# Thread: Length of a curve

1. ## Length of a curve

I have a task to calculate the length of the curve. Does anyone know outcome?

I big idiot((

http://www.sdilej.eu/pics/ee9c6c6833...d2329b4eea.jpg

2. It looks as though you are using the correct method, and you almost have the correct answer (except that you have crossed out the calculation at a crucial stage).
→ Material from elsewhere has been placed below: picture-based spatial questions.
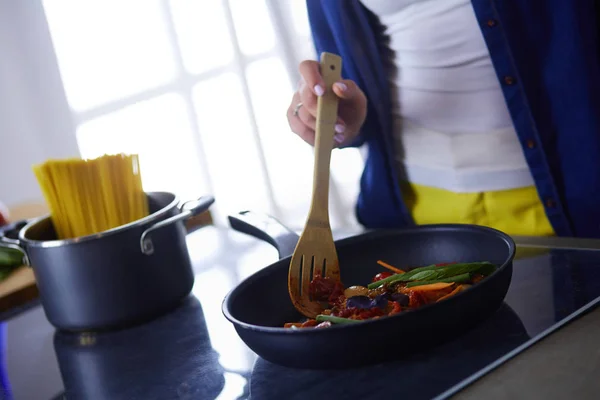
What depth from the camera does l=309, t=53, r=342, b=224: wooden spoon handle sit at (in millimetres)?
751

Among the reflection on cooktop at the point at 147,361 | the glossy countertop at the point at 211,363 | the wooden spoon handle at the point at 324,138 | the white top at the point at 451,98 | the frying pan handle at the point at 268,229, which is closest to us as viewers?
the glossy countertop at the point at 211,363

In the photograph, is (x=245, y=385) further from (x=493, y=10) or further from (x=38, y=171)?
(x=493, y=10)

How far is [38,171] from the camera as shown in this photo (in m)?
0.84

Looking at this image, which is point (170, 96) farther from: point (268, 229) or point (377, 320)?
point (377, 320)

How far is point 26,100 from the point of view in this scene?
328 cm

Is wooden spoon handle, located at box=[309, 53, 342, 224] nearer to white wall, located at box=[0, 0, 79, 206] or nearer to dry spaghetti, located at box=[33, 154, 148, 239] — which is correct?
dry spaghetti, located at box=[33, 154, 148, 239]

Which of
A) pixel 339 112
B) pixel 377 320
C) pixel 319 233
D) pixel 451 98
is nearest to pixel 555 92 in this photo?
pixel 451 98

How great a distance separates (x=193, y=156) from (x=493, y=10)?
3040mm

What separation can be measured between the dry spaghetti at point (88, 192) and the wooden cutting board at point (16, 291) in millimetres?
215

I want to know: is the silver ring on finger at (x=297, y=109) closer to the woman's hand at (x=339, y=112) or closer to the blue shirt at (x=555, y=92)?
the woman's hand at (x=339, y=112)

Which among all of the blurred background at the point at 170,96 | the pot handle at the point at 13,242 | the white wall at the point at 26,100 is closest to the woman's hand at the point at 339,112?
the pot handle at the point at 13,242

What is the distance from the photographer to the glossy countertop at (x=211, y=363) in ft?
1.70

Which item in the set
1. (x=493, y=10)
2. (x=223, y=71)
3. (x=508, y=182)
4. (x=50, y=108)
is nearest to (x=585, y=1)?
(x=493, y=10)

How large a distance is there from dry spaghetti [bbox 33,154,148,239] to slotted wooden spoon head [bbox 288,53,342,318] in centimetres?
25
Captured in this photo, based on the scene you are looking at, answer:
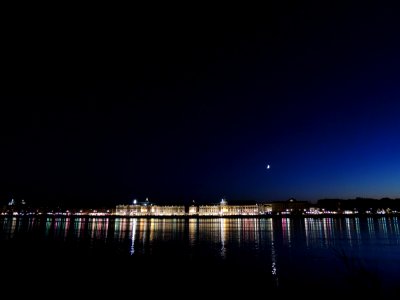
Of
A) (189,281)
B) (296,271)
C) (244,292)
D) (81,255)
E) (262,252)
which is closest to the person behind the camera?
(244,292)

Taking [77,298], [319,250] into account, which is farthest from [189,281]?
[319,250]

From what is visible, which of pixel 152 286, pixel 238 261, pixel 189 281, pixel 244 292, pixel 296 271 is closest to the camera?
pixel 244 292

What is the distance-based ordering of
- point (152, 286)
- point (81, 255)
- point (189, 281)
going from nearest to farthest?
point (152, 286) < point (189, 281) < point (81, 255)

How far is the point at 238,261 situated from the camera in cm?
2989

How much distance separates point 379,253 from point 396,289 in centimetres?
1638

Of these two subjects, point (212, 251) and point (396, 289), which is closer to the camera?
point (396, 289)

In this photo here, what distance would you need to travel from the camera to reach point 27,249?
3672cm

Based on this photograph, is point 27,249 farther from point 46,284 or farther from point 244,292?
point 244,292

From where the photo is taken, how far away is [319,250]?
37.5 meters

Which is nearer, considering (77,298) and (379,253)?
(77,298)

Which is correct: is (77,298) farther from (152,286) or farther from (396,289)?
(396,289)

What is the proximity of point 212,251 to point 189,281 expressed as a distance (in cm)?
1445

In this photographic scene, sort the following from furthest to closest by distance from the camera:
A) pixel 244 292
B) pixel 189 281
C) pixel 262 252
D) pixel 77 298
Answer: pixel 262 252 < pixel 189 281 < pixel 244 292 < pixel 77 298

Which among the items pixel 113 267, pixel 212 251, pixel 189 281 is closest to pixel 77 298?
pixel 189 281
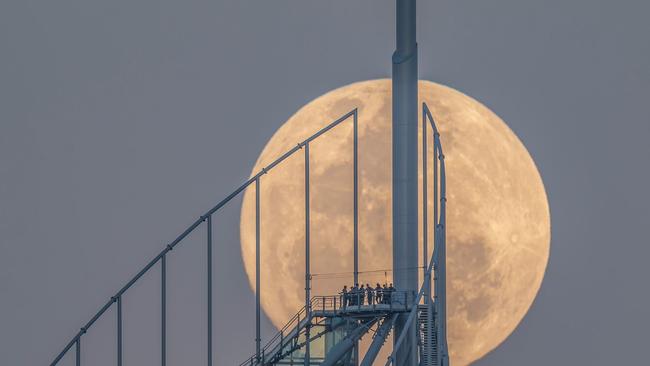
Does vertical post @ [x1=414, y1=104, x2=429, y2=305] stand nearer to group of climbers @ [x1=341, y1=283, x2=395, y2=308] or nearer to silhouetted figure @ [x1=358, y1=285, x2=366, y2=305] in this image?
group of climbers @ [x1=341, y1=283, x2=395, y2=308]

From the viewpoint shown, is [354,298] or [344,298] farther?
[354,298]

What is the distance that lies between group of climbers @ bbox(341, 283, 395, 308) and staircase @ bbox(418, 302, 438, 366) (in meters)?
3.13

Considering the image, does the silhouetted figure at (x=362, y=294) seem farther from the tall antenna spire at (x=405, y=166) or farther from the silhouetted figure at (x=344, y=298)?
the tall antenna spire at (x=405, y=166)

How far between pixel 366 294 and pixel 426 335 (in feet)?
20.7

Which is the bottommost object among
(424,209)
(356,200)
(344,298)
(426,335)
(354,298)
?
(426,335)

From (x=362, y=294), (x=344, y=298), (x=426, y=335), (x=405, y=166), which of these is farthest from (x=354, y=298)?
(x=405, y=166)

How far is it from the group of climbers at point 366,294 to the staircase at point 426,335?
3.13 meters

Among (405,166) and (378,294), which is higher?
(405,166)

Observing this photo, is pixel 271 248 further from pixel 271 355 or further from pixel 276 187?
pixel 271 355

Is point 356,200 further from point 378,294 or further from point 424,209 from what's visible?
point 378,294

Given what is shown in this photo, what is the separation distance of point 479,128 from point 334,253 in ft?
62.7

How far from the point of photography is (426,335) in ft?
548

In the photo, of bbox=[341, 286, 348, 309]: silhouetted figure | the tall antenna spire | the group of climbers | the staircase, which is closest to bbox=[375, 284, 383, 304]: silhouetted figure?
the group of climbers

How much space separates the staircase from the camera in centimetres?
16538
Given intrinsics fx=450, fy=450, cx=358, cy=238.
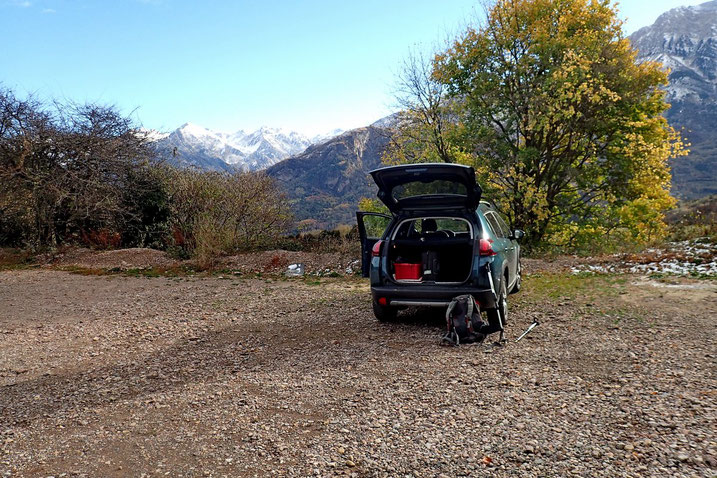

The function is $y = \frac13(x^{3/2} - 3x^{1/2})$. Its derivative is $y' = \frac12(x^{1/2}-x^{-1/2})$. Then $y'^2 = \frac14(x+x^{-1}-2)$, and $1+y'^{\,2} = \frac14(x+x^{-1}+2) = \bigl(\frac12(x^{1/2}+x^{-1/2})\bigr)^2$. So the integral for the length is $\displaystyle\int_0^3\tfrac12(x^{1/2}+x^{-1/2})dx = \Bigl[\tfrac13(x^{3/2} + 3x^{1/2})\Bigr]_0^3,$ from which you should get the answer $2\sqrt3$.

3. Hello, snopy!

$\text{Find the length of the curve: }\:y \:=\:\frac{1}{3}(x-3)\sqrt{x}\:\text{ from }x = 0\text{ to }x = 3$

The function is: . $y \:=\:\frac{1}{3}(x-3)x^{\frac{1}{2}} \;=\;\frac{1}{3}\left(x^{\frac{3}{2}} - 3x^{\frac{1}{2}}\right)$

Differentiate: . $y' \;=\;\frac{1}{3}\left(\frac{3}{2}x^{\frac{1}{2}} - \frac{3}{2}x^{-\frac{1}{2}}\right) \;=\;\frac{1}{2}\left(x^{\frac{1}{2}} - x^{-\frac{1}{2}}\right)$

Square: . $(y')^2 \;=\;\frac{1}{4}(x - 2 + x^{-1}) \;=\;\frac{1}{4}x - \frac{1}{2} + \frac{1}{4}x^{-1}$

Add one: . $1 + (y')^2 \;=\;1 + \frac{1}{4}x - \frac{1}{2} + \frac{1}{4}x^{-1} \;=\;\frac{1}{4}x + \frac{1}{2} + \frac{1}{4}x^{-1}$

. . . . . . . . . . . . . . $=\; \frac{1}{4}\left(x + 2 + x^{-1}\right) \;=\; \frac{1}{4}\left(x^{\frac{1}{2}} + x^{-\frac{1}{2}}\right)^2$

Square root: . $\sqrt{1 + (y')^2} \;=\;\frac{1}{2}\left(x^{\frac{1}{2}} + x^{-\frac{1}{2}}\right)$

Therefore: . $\displaystyle L \;=\;\tfrac{1}{2}\int^3_0\left(x^{\frac{1}{2}} + x^{-\frac{1}{2}}\right)dx$

Got it?

4. thanks )))

5. One thing that is generally true of "length" integrals is that they tend to be very hard if not impossible! That idea of choosing a function so that $1+ f'^2$ turns out to be a perfect square is a favorite of Calculus teachers.